Alors, l’effondrement de l’ordre mondial, la remise en cause de notre système de valeur laissent entrevoir le retour de la tentation autoritaire et le spectre de la guerre. Notre modèle démocratique, écologique et social est menacé de l’intérieur comme de l’extérieur. L’extrême droite divise avec le racisme, la xénophobie et les discours sur l’assistanat. La droite libérale ou conservatrice fragilise toujours plus le contrat social issu du CNR, transférant le produit de nos cotisations sociales vers le capital, créant les conditions de la division.
Parce que déjà, les droites se saisissent de l’ardente nécessité de faire face aux enjeux de sécurité pour évoquer des économies sur nos services publics, le financement de nos droits sociaux et remettre en cause les outils d’accès à l’égalité républicaine, la gauche doit reconstruire du commun pour unir nos concitoyens.

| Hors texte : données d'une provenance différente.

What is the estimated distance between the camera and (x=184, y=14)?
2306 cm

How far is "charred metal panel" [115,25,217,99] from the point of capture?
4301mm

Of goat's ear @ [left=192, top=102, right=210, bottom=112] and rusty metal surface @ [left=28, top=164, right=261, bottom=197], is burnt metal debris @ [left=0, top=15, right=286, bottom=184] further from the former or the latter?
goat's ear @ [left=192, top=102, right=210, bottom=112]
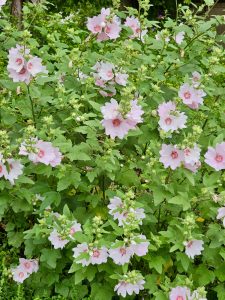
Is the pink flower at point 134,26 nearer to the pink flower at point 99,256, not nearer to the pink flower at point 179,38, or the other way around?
the pink flower at point 179,38

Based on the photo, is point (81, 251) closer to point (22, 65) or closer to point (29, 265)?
point (29, 265)

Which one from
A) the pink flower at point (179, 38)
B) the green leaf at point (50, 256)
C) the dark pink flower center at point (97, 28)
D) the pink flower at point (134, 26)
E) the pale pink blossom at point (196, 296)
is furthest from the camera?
the pink flower at point (134, 26)

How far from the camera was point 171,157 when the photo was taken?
2.68 meters

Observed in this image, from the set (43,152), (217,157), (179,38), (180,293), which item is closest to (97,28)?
(179,38)

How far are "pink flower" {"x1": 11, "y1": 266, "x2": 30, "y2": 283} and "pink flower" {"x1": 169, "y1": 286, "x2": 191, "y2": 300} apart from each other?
85 cm

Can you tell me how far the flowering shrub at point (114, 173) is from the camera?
2.67m

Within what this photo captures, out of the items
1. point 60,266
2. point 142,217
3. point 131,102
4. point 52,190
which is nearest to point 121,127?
point 131,102

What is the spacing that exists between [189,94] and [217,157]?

Saisissons-nous de la question industrielle parce que c’est une question de planification, de travail et de travailleurs. Saisissons-nous de la question de l’énergie et finançons ce qui permettra tout à la fois de sortir de notre dépendance aux pays producteurs d’énergie carbonée et de faire notre bifurcation écologique. Travaillons sur l’acculturation aux enjeux de défense de la société civile en donnant une plus grande place au débat démocratique et parlementaire sur ces sujets comme en éduquant aux risques de la désinformation, des cyber-attaques…
Les sujets sur lesquels la gauche peut se réunir sont nombreux mais ne lâchons rien sur ce que nous portons. Souvent, on a opposé les différents courant de la gauche sur le pacifisme, mais le pacifisme ne peut justifier la capitulation. La paix à laquelle nous croyons est un objectif, elle est inflexible sur les valeurs. Un arrêt des combats ne saurait être une paix, la guerre, ou le risque d’invasion, ne sauraient justifier le non-respect du droit international ou le renoncement aux traités de régulation de la violence, l’éloignement culturel ne saurait justifier la remise en cause des droits humains.